**Requirements**
Copy out everything in the records, word for word, from the line containing "What is the proximity" down to the last line of the records.

**Record set**
--- Start ---
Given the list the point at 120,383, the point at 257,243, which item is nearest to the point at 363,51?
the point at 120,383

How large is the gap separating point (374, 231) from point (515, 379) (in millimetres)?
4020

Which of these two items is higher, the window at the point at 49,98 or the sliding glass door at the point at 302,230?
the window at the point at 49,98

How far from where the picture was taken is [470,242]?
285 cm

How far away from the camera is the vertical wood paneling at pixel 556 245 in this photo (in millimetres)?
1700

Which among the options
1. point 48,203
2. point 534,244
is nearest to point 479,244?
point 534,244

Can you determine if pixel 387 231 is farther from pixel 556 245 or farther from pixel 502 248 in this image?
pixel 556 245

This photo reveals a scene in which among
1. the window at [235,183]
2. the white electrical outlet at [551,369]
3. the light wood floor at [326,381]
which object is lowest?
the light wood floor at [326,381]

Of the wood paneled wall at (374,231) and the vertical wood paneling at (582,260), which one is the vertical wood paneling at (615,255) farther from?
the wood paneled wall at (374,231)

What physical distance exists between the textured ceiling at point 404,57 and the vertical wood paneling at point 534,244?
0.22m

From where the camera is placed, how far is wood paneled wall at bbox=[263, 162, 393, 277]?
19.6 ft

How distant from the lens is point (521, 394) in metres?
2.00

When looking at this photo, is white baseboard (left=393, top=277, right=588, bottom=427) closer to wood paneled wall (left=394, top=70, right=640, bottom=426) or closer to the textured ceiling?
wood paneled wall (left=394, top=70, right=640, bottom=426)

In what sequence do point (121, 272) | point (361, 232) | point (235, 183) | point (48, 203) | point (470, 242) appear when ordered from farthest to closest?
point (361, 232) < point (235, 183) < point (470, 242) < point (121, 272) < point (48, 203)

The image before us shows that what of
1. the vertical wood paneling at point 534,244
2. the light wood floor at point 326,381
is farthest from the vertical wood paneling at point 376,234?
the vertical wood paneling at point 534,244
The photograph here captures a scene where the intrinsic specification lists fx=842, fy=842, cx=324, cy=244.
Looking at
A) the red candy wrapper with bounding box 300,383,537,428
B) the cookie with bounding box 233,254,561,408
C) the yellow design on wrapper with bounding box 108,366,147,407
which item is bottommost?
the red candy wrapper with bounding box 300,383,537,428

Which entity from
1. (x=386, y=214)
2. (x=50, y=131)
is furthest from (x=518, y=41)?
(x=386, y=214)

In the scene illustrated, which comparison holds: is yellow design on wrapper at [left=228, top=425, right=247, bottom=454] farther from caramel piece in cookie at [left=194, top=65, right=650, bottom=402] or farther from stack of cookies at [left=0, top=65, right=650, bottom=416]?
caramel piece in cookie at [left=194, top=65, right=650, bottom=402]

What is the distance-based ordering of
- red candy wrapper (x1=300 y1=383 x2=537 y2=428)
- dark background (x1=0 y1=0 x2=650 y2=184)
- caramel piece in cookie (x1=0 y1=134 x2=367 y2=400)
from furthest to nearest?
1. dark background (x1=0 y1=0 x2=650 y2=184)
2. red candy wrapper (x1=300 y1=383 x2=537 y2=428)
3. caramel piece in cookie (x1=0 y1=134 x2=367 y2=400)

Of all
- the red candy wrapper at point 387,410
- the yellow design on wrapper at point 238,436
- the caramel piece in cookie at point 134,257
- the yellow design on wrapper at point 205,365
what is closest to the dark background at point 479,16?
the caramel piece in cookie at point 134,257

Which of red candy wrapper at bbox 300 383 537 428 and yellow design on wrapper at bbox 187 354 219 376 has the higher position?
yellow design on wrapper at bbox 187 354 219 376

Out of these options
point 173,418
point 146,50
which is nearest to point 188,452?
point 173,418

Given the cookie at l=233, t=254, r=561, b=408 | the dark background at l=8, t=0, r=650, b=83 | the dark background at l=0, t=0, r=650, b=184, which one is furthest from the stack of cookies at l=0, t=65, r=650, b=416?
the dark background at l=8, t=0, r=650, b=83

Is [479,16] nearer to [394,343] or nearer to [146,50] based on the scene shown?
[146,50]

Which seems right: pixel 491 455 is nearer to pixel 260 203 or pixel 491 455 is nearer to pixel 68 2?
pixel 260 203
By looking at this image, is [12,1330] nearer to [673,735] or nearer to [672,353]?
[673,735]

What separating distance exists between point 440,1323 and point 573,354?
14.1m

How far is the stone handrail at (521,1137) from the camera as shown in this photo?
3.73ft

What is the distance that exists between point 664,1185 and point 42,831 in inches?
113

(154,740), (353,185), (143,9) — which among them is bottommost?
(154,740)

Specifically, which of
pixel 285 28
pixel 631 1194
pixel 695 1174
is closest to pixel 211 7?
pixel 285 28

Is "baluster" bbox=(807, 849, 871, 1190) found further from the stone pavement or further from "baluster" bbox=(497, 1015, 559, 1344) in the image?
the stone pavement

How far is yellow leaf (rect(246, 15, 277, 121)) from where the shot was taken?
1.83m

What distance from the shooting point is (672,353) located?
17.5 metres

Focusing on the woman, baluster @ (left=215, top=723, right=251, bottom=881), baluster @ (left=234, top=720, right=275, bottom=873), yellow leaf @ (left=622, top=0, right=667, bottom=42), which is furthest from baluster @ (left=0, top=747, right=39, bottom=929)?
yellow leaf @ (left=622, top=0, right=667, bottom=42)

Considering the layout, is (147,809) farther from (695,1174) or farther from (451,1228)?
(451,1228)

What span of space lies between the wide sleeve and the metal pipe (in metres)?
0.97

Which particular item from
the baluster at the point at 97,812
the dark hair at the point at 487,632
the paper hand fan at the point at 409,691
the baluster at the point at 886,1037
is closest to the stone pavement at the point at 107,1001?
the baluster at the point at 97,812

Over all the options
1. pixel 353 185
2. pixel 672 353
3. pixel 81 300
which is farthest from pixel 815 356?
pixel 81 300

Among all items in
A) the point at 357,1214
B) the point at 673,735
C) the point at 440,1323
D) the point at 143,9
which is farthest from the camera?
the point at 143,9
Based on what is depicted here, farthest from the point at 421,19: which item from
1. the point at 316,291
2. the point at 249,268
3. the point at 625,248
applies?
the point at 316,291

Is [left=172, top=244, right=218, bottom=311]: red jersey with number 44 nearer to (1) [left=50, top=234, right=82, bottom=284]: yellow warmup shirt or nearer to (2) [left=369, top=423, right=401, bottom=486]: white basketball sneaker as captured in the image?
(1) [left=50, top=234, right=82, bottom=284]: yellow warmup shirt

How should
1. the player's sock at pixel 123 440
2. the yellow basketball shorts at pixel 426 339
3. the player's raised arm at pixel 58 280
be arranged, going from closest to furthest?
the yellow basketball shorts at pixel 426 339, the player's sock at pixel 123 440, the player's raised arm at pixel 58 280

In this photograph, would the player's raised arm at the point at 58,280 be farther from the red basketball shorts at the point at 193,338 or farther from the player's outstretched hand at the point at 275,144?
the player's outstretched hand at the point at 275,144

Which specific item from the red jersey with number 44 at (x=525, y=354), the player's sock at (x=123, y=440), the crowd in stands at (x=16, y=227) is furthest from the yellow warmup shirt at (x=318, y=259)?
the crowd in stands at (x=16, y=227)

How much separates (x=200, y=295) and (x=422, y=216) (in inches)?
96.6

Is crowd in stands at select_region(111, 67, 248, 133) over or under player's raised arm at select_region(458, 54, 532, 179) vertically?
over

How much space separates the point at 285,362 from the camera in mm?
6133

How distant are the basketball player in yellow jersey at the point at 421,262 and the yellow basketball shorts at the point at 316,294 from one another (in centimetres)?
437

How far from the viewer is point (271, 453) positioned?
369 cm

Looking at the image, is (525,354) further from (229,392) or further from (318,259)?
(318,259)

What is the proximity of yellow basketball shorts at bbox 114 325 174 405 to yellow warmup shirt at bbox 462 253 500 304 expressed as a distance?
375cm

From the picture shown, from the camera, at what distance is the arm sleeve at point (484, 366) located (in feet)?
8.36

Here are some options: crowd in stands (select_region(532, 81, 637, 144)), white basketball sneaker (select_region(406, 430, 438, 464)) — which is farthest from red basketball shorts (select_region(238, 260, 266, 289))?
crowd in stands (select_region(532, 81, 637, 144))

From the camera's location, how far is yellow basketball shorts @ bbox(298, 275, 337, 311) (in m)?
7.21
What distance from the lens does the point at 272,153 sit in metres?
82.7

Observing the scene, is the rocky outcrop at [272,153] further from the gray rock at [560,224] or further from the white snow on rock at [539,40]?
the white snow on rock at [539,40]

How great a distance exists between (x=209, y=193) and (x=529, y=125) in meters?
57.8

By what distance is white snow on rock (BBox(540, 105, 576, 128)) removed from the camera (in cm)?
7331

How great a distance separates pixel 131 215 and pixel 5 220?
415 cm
--- End ---
**Written response**
What is the proximity of yellow basketball shorts at bbox 114 325 174 405 to yellow warmup shirt at bbox 462 253 500 304 expressed as a distance?
375cm

From the picture shown, from the camera, at what distance is the arm sleeve at point (484, 366) located (in feet)?
8.36

Here are some options: crowd in stands (select_region(532, 81, 637, 144)), white basketball sneaker (select_region(406, 430, 438, 464)) — which is farthest from red basketball shorts (select_region(238, 260, 266, 289))?
crowd in stands (select_region(532, 81, 637, 144))

From the camera's location, how far is yellow basketball shorts @ bbox(298, 275, 337, 311) (in m)?
7.21
What distance from the lens does the point at 272,153 sit in metres?
82.7

Observing the scene, is the rocky outcrop at [272,153] further from the gray rock at [560,224] or further from the white snow on rock at [539,40]?
the white snow on rock at [539,40]

How great a distance exists between (x=209, y=193) and (x=529, y=125) in meters?
57.8

By what distance is white snow on rock (BBox(540, 105, 576, 128)) removed from the camera (in cm)?
7331

How great a distance separates pixel 131 215 and pixel 5 220?
415 cm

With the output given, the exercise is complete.